### Data section ###
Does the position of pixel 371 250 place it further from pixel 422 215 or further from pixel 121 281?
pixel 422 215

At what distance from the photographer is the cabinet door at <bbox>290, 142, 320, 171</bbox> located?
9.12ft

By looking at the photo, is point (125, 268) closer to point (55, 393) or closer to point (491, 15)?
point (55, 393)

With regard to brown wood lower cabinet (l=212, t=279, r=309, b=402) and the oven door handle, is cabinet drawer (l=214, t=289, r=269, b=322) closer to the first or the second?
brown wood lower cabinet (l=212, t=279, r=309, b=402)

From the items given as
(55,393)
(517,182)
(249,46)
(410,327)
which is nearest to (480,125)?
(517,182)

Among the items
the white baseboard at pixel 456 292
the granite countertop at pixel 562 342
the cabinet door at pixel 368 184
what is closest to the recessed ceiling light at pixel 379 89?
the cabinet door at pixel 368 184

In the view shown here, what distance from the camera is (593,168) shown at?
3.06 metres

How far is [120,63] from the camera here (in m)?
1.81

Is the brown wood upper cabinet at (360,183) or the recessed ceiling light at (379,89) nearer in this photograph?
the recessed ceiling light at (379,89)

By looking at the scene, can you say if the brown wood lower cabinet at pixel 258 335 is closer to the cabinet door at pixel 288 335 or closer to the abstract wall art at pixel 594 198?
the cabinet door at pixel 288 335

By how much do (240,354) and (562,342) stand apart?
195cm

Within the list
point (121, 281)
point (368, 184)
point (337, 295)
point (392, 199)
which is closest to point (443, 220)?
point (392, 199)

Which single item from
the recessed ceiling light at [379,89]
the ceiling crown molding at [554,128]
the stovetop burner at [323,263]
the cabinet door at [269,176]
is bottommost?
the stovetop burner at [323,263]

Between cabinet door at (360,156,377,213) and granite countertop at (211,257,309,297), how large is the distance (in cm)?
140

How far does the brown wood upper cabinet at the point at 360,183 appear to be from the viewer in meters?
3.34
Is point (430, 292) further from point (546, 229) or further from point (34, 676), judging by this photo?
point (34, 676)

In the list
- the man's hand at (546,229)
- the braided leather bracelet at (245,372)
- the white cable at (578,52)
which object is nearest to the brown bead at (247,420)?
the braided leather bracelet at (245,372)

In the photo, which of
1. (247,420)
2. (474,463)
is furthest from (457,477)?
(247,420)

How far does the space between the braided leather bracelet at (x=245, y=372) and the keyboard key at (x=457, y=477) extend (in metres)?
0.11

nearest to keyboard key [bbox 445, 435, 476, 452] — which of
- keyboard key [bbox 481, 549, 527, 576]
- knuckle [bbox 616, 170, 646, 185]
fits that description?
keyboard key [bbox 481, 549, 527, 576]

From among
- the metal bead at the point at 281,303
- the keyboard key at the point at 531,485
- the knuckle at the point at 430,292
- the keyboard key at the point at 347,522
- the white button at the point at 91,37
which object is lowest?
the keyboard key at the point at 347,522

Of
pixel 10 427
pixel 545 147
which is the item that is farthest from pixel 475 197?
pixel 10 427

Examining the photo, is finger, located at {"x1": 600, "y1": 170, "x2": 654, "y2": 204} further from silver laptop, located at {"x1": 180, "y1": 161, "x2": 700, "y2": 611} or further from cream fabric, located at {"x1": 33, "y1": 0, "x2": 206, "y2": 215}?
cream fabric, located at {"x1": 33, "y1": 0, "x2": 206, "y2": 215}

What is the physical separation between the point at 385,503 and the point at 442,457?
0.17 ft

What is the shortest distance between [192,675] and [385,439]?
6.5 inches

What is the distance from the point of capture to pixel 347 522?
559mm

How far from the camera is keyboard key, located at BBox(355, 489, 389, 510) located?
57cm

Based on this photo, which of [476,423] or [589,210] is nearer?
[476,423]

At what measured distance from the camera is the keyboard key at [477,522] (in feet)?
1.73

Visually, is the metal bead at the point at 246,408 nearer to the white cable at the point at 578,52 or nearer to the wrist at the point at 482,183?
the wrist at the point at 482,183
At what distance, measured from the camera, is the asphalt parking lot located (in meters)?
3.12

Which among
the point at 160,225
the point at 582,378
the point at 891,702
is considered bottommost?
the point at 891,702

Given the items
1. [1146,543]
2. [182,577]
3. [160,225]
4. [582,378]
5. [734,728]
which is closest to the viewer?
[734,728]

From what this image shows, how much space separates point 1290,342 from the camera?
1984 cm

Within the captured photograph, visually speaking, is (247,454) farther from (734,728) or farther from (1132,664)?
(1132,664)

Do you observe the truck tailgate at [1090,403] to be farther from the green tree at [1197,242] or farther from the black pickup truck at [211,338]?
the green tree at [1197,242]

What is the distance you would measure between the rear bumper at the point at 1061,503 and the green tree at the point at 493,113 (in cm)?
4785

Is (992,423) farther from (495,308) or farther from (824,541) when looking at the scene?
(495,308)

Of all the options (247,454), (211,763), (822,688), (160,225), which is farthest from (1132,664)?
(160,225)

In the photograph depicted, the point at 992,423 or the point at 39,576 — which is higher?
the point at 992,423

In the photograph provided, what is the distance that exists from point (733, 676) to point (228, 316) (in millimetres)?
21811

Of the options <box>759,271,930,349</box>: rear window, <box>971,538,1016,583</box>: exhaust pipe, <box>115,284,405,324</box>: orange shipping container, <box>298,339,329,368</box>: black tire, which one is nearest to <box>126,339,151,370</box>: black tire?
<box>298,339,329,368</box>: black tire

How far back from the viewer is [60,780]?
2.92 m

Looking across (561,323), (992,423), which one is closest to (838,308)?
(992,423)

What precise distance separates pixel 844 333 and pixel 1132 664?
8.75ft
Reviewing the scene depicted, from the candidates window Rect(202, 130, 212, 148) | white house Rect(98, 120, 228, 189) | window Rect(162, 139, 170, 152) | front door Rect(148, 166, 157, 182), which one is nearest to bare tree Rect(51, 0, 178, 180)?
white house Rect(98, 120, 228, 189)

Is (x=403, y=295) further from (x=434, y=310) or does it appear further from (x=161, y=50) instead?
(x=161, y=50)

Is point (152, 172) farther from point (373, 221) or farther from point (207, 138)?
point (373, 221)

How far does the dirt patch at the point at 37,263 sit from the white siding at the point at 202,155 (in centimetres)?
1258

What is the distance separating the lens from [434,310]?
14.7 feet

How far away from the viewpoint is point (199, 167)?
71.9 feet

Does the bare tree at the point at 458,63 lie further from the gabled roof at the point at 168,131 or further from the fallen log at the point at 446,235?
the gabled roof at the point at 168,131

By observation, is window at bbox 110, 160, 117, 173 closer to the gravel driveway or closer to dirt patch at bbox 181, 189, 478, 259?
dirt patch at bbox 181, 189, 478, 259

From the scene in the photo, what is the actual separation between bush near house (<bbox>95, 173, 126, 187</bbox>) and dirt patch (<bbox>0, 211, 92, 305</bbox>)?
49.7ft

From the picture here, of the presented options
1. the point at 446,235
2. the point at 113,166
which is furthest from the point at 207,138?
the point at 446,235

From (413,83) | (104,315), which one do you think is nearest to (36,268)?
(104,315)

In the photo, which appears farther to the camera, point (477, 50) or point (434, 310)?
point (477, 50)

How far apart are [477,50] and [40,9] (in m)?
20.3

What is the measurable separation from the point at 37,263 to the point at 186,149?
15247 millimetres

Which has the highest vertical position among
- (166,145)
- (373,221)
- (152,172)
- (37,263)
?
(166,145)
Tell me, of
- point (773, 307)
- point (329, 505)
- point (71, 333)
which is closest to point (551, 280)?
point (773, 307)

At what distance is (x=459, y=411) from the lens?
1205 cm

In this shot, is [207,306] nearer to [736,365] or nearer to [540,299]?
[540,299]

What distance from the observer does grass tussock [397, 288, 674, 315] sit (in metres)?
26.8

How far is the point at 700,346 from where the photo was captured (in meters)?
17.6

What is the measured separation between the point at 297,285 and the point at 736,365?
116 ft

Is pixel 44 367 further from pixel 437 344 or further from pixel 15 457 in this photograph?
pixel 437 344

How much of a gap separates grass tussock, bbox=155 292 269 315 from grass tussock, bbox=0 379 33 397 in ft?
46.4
###
### What you have to do
Each line from the one containing "How far apart are [477,50] and [40,9] (in m)?" to the final line of the entries above must be returned exactly, and no other line may appear.

### Written solution
How far apart are [477,50] and [40,9] (in m)?
20.3

What is the measurable separation from the point at 37,263 to the point at 186,149?
15247 millimetres

Which has the highest vertical position among
- (166,145)
- (373,221)
- (152,172)
- (37,263)
?
(166,145)
Tell me, of
- point (773, 307)
- point (329, 505)
- point (71, 333)
which is closest to point (551, 280)?
point (773, 307)

At what distance is (x=459, y=411) from the lens?
1205 cm

In this shot, is [207,306] nearer to [736,365] or nearer to [540,299]?
[540,299]

What distance from the observer does grass tussock [397, 288, 674, 315] sit (in metres)?
26.8

How far is the point at 700,346 from where the photo was captured (in meters)?
17.6

What is the measured separation between the point at 297,285 and the point at 736,365?
116 ft

Is pixel 44 367 further from pixel 437 344 or further from pixel 15 457 in this photograph?
pixel 437 344

How much of a gap separates grass tussock, bbox=155 292 269 315 from grass tussock, bbox=0 379 33 397 in ft?
46.4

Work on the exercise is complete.